*Requirements*
Locate each line in the material below that contains the string "window", and copy those lines out in full. Case counts.

*Materials provided*

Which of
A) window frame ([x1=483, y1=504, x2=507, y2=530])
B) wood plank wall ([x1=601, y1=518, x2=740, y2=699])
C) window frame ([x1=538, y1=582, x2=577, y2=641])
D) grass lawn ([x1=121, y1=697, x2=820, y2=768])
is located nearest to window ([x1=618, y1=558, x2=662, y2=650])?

*Result*
A) window frame ([x1=483, y1=504, x2=507, y2=530])
C) window frame ([x1=538, y1=582, x2=577, y2=641])
is located nearest to window ([x1=618, y1=558, x2=662, y2=650])?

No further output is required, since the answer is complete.